It took years for the City’s bankers to shed their post-crisis bogeyman status. This year’s bumper bonus season threatens to revive it.
The UK’s big four high street banks report full-year earnings over the next week. Analysts anticipate £34bn in pre-tax profits between them, according to Visible Alpha data. And almost as intense as the scrutiny of cost-to-income ratios, net interest margins and returns on invested capital will be the focus on bonus pots.
The timing is toxic. Against a backdrop of soaring inflation, falling real wages and a cost of living crisis, banks are unveiling the sort of payouts that prompt a run on champagne inside the Square Mile.
Unlike in the financial crisis, the economic malaise cannot be laid at the door of the banks. And their profits are thanks to a far faster recovery than anyone anticipated during the first year of the pandemic, when Lloyds, NatWest and Barclays took £12.2bn in writedowns and HSBC another $8.8bn on top.
But they are nonetheless the beneficiaries of a wave of public money that has sloshed through markets over the past two years. That kept the loan losses down and helped drive the rebound that is leading to margin-boosting interest rate rises now. In the meantime, ready access to cheap credit enabled an M&A boom that sustained investment bankers from September 2020 through most of last year.

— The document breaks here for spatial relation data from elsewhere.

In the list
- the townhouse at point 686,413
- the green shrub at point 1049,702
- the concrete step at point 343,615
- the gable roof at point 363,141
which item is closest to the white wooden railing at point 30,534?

It is not that the banks profited at the expense of the public. But by paying big bonuses at a time when many people are struggling with affordability, the London-listed banks risk the perception that they are profiting while the people they serve suffer.
This is awkward, coming after a period where the UK banks actually managed to appear more restrained — particularly when compared with the private equity free-for-all. Since 2014, the EU bonus cap has constrained the excesses of investment bankers’ pay to twice their salaries, while seven-year clawback periods for senior bankers put something of a dampener on spending plans.

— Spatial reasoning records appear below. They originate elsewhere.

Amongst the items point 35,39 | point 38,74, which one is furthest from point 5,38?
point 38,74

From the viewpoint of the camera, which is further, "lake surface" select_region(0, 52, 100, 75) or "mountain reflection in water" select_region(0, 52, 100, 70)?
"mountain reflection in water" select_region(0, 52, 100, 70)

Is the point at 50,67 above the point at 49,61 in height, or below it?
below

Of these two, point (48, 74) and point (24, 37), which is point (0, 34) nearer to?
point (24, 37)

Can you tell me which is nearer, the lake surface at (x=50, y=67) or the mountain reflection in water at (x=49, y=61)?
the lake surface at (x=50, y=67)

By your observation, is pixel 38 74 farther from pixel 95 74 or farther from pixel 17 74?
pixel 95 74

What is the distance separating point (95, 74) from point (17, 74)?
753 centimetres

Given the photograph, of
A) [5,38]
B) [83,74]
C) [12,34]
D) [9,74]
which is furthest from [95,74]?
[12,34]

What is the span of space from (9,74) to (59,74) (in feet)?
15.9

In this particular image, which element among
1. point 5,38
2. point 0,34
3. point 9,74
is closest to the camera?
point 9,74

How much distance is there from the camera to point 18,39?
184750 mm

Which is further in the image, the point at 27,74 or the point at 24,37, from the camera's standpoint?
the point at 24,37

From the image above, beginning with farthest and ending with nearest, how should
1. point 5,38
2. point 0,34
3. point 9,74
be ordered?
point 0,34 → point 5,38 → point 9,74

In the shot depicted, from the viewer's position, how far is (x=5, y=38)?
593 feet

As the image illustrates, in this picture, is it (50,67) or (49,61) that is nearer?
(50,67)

It helps too that the big employers of investment bankers tend to be Wall Street lenders which attract less UK press attention for their pay rises than the domestic ones. NatWest has retreated from the investment bank that almost brought its forerunner RBS down during the financial crisis. HSBC maintains its investment bank, but has cut it back.
Meanwhile, personnel changes add to the sense that London’s banks have become more boring. Lloyds last year replaced the flamboyant António Horta-Osório with the understated Charlie Nunn and put him on roughly 20 per cent less pay. At Barclays, the UK’s most prominent champion of investment banking, Jes Staley, is gone. The bank’s strategy under successor CS Venkatakrishnan may stay the same, but with the former chief risk officer now in the chief executive’s office, some change in tone seems likely.
But last year was far from boring in banking. Finance was booming. Pay across Wall Street’s big banks increased 15 per cent. Bashing the banks for making good profits during a good year is unreasonable (even if sometimes it does approach a national sport). Shareholders will benefit. So too should staff.
The problem comes partly from Andrew Bailey, whose recent comments on wage restraint from workers echo tin-eared bankers of the financial crisis years. Ignore the economics of whether one-off bonuses contribute to the sort of wage-price spiral Bailey wished to avoid. The optics of the Bank of England governor telling workers to practice prudence before the financial sector goes and gorges itself are unfortunate.
It may be a political issue most easily solved by the banks’ bosses, as their companies’ most prominent representatives, showing restraint with their own pay, as they did in 2020. They should avoid assuming that these things blow over quickly. Eleven years ago, then-Barclays boss Bob Diamond told MPs ahead of a bumper bonus season that the period of “remorse and apology” by banks should be “over”. It is safe to say others disagreed.